The issue with GC is that it scans the IL locals of currently active methods in order to record the roots of reachable object graphs, and GC happens at fairly random times. Definite assignment analysis does not guarantee that locals will be assigned something deterministic before GC happens and things will go terribly bad if locals contain random junk. Therefore there is a rule that requires that verifiable methods have localsinit as an instruction directing the JIT to add a method preamble that wipes the whole stack frame clean before the method body is formally entered and GC had any chance to scan the locals.

In theory the rule could be required only on methods with locals of reference types (or structs containing references), but that would make a difference only to a fraction of methods while complicating the rule. Instead CLI standard allows JIT implementations to disregard the directive if, through some analysis, it could be inferred that not wiping the frame is a safe thing to do.
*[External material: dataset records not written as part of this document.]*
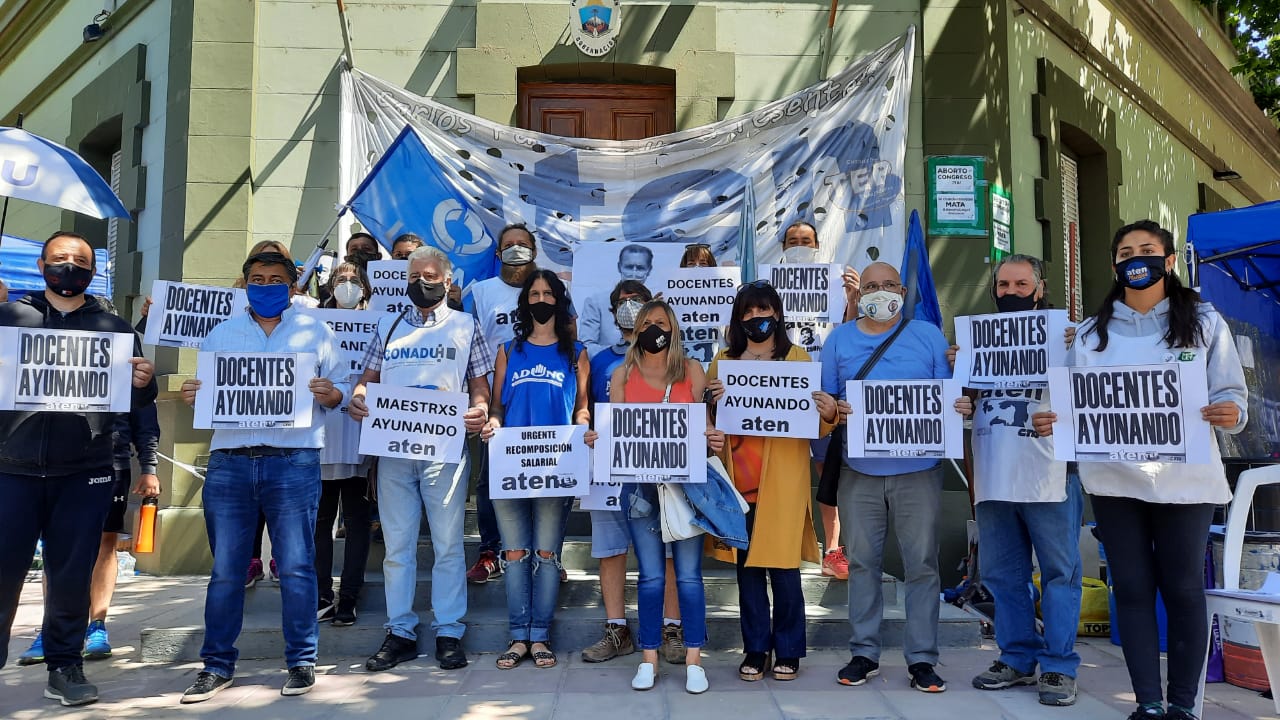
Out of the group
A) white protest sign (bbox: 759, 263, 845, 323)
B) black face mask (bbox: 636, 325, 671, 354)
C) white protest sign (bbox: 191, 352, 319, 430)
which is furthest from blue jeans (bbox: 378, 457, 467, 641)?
white protest sign (bbox: 759, 263, 845, 323)

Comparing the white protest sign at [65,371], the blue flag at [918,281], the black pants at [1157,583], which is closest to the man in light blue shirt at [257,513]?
the white protest sign at [65,371]

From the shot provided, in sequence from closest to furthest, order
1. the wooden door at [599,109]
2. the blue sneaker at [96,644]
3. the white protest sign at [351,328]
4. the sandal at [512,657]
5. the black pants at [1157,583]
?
the black pants at [1157,583] < the sandal at [512,657] < the blue sneaker at [96,644] < the white protest sign at [351,328] < the wooden door at [599,109]

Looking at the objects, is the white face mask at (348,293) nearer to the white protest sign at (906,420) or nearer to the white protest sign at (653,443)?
the white protest sign at (653,443)

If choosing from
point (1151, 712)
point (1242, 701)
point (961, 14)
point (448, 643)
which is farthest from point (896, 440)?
point (961, 14)

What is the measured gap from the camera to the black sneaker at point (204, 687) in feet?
15.2

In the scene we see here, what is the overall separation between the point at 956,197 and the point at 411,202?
4.75 meters

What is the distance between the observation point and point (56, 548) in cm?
462

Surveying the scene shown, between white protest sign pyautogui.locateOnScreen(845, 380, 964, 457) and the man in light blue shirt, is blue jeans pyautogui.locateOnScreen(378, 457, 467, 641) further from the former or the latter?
white protest sign pyautogui.locateOnScreen(845, 380, 964, 457)

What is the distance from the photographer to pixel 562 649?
17.9ft

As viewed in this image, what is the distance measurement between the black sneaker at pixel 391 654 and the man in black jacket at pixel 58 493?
1352mm

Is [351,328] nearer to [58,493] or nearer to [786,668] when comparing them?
[58,493]

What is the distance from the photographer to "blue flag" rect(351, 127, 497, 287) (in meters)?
7.15

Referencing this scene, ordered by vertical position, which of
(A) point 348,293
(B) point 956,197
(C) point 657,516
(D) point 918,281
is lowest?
(C) point 657,516

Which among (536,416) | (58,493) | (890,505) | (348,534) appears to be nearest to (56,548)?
(58,493)
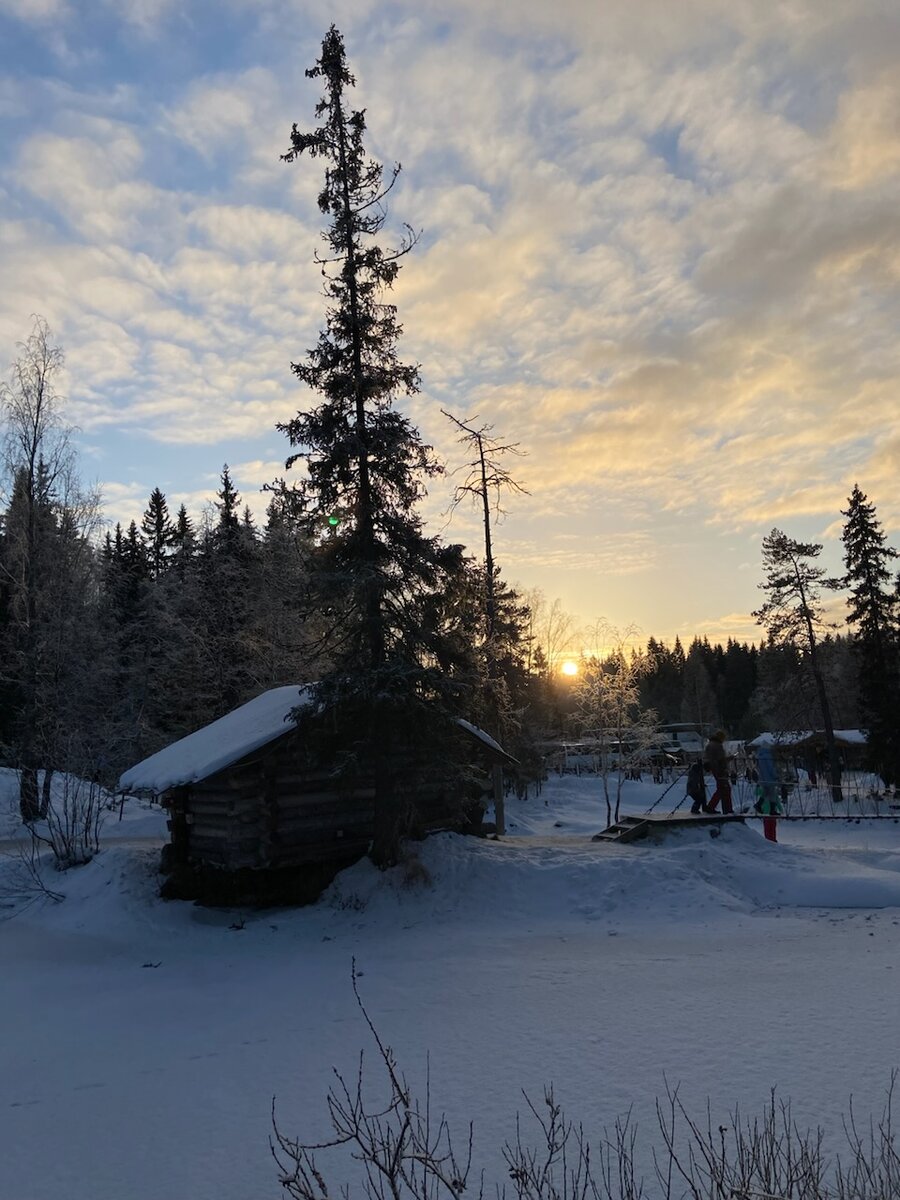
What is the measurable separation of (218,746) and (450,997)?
713 cm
I am not sure if JITs use this kink in the rules very often though. With exception of the most trivial cases, the analysis could be too involved to be feasible at JIT time and wiping the stack frame is not overly expensive. Still, since there are some costs associated with locals (wiping the frame is just one of them), C# compiler generally tries to be frugal with usage of local slots, especially when compiling with /o+.